[Instruction] Print the records below word for word, but leave out the pictures.

==== Records ====

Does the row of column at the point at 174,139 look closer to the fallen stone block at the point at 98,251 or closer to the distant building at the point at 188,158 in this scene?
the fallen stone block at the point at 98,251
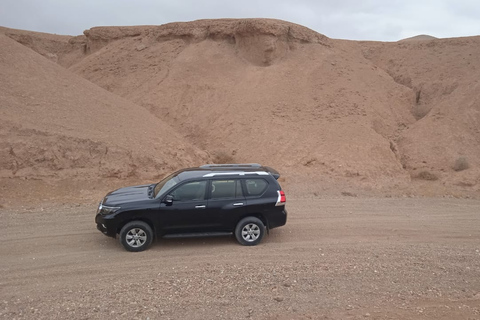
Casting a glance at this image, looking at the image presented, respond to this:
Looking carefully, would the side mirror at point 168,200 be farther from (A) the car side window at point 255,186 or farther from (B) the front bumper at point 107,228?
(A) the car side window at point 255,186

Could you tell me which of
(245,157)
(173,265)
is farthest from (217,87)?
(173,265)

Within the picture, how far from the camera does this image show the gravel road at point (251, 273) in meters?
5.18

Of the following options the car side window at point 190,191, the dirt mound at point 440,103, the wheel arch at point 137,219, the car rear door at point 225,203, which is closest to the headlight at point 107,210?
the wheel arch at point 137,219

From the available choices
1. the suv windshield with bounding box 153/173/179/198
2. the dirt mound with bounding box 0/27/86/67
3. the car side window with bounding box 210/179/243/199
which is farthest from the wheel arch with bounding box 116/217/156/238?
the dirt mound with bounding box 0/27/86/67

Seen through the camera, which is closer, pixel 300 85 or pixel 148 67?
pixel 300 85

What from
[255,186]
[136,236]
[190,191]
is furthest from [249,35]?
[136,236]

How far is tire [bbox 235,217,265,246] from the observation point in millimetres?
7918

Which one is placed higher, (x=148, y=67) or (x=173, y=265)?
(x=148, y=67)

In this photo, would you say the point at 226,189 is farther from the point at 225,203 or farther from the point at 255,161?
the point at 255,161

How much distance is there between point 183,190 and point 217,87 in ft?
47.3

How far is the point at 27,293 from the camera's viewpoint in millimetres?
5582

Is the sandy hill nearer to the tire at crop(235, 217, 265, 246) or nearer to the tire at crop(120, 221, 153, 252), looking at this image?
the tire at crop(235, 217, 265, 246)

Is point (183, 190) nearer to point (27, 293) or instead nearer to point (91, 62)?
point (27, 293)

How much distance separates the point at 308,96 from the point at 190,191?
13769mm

====

[Full solution]
Does the row of column at the point at 174,139 look closer to the fallen stone block at the point at 98,251 or closer to the distant building at the point at 188,158 in this scene?
the fallen stone block at the point at 98,251
Casting a glance at this image, looking at the image presented, respond to this:
Looking carefully, would the side mirror at point 168,200 be farther from (A) the car side window at point 255,186 or farther from (B) the front bumper at point 107,228?
(A) the car side window at point 255,186

Could you tell me which of
(245,157)
(173,265)
is farthest from (217,87)?
(173,265)

Within the picture, how far from the camera does this image show the gravel road at point (251, 273) in meters?
5.18

Of the following options the car side window at point 190,191, the dirt mound at point 440,103, the wheel arch at point 137,219, the car rear door at point 225,203, which is closest to the headlight at point 107,210?
the wheel arch at point 137,219

From the available choices
1. the suv windshield with bounding box 153/173/179/198
2. the dirt mound with bounding box 0/27/86/67
3. the car side window with bounding box 210/179/243/199
which is farthest from the wheel arch with bounding box 116/217/156/238?
the dirt mound with bounding box 0/27/86/67

Seen through the camera, which is closer, pixel 300 85 or pixel 148 67?
pixel 300 85

What from
[255,186]
[136,236]
[190,191]
is furthest from [249,35]?
[136,236]

How far is tire [bbox 235,217,265,246] from the observation point in millimetres?
7918

Which one is placed higher, (x=148, y=67) or (x=173, y=265)?
(x=148, y=67)

In this photo, would you say the point at 226,189 is farther from the point at 225,203 or farther from the point at 255,161?
the point at 255,161

How much distance is there between point 183,190 and point 217,87 in ft?
47.3

How far is the point at 27,293 from the camera's viewpoint in millimetres?
5582

Is the sandy hill nearer to the tire at crop(235, 217, 265, 246) or nearer to the tire at crop(120, 221, 153, 252), looking at this image?
the tire at crop(235, 217, 265, 246)

Is point (183, 190) nearer to point (27, 293) or instead nearer to point (91, 62)?
point (27, 293)

How much distance separates the point at 308,96 from the point at 190,191?
13769mm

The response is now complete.